Having traded away their first-round pick of the 2011 draft, the Raiders on Friday used their second-round pick to select Penn State center Stefen Wisniewski, then took Miami cornerback DeMarcus Van Dyke and LSU offensive tackle Joseph Barksdale with their third-round picks.
Wisniewski, the nephew of former Raiders great Steve Wisniewski, is a solid pick and could start as a rookie. The choice is indicative of Davis at his best.
Van Dyke is a project who made little impact while starting only three games as a senior -- but followed that up with the fastest 40-yard time (4.25 seconds) at the NFL combine in February. This is indicative of Al at his myopic, speed-obsessed worst -- his vanity pick.
Barksdale, All-SEC in his first year at left tackle, is consistent and productive without dazzling observers. Depending on the scout, he could have gone as early as the second round or as late as the sixth.
After a 2010 draft in which they found three starters in the first three rounds and an impact player in the fourth, the Raiders used rounds two and three to address acute needs, two with heralded potential, the other with questionable talent. It's calculated strategy, sound and wholly rational.
Yet it allowed enough space to satisfy Al's fixation for risks like Van Dyke, whose measurables are, by all accounts except those of the Raiders, better than his game.
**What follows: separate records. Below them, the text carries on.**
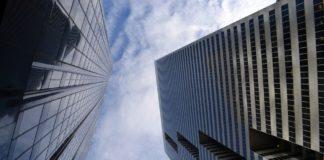 Como saber quanto seus fundos imobiliários estão rendendo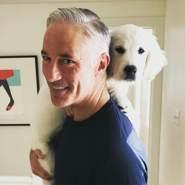gregolbrian's profile photo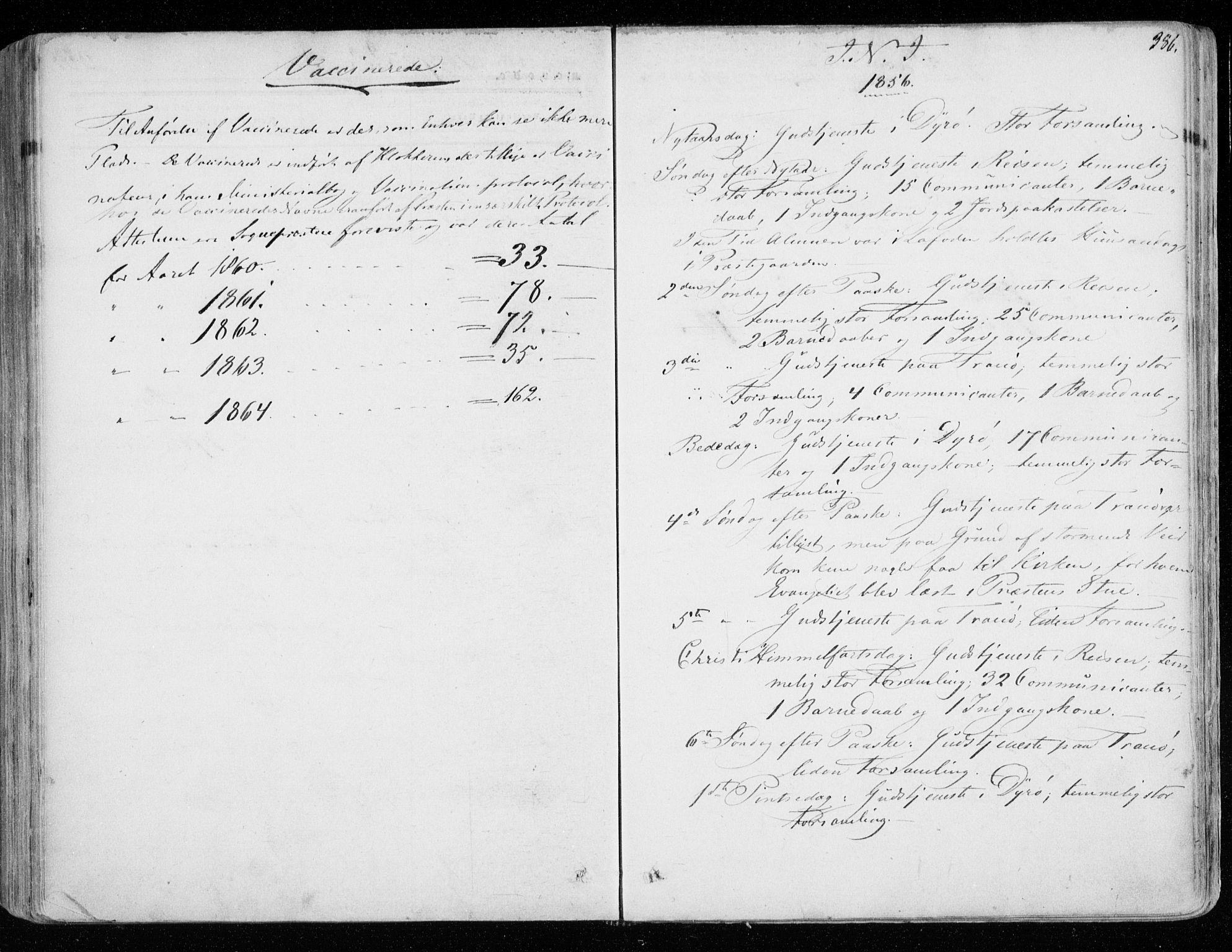 SATØ, Tranøy sokneprestkontor, I/Ia/Iaa/L0007kirke: Ministerialbok nr. 7, 1856-1866, s. 386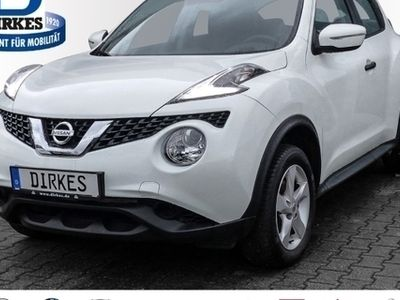 gebraucht Nissan Juke Visia Plus 1.6 Klima CD AUX ESP Alu Radio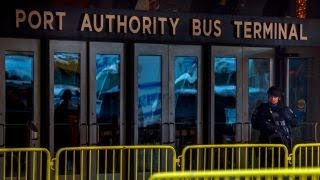 Source: No claims of responsibility for NYC subway attack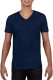 Gildan Soft Style V-neck T-shirt Heren - Navy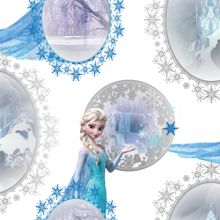 Disney Frozen Elsa Scene Wallpaper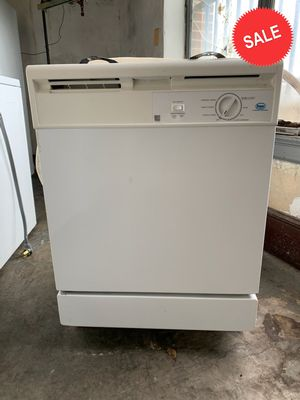 🌟🌟Works Perfect Dishwasher Roper Delivery Available #1339🌟🌟 for Sale in Glen Burnie, MD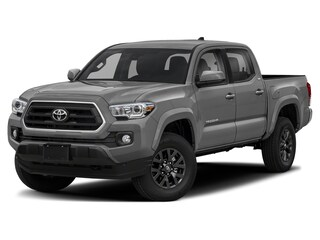 New 2021 Toyota Tacoma SR5 V6 Truck Double Cab 3TYCZ5AN0MT028981 in Winchester, VA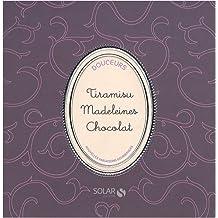 Douceurs : Coffret 3 volumes : Tiramisu ; Madeleines ; Chocolat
Let's face it, though, Al's fascination with workout warriors has not completely passed, and likely never will. Even last season, in the middle of an impressive draft that would alter the face of the roster, Davis couldn't resist guard Bruce Campbell, who was ordinary on video but fantastic at the combine.
In other words, Davis has found a way to get his man, while still drafting those who appear ready to help the Raiders.
What the Raiders have done, in two drafts, is maneuver themselves into position to create the most imposing offensive line they've had since the late 1990s, when Barret Robbins anchored a line featuring Lincoln Kennedy and Steve Wisniewski.
The bulk of that line, by the way, reached the postseason three consecutive years.
"We have pieces now to work with and to move and put along over there on that right side or left side, wherever we decide to play them," said coach Hue Jackson, grinning and giggling as if a dozen invisible naked maidens were tickling. "We had to get some bodies and now we have some bodies, some big bodies, some athletic bodies, to pull from and work with."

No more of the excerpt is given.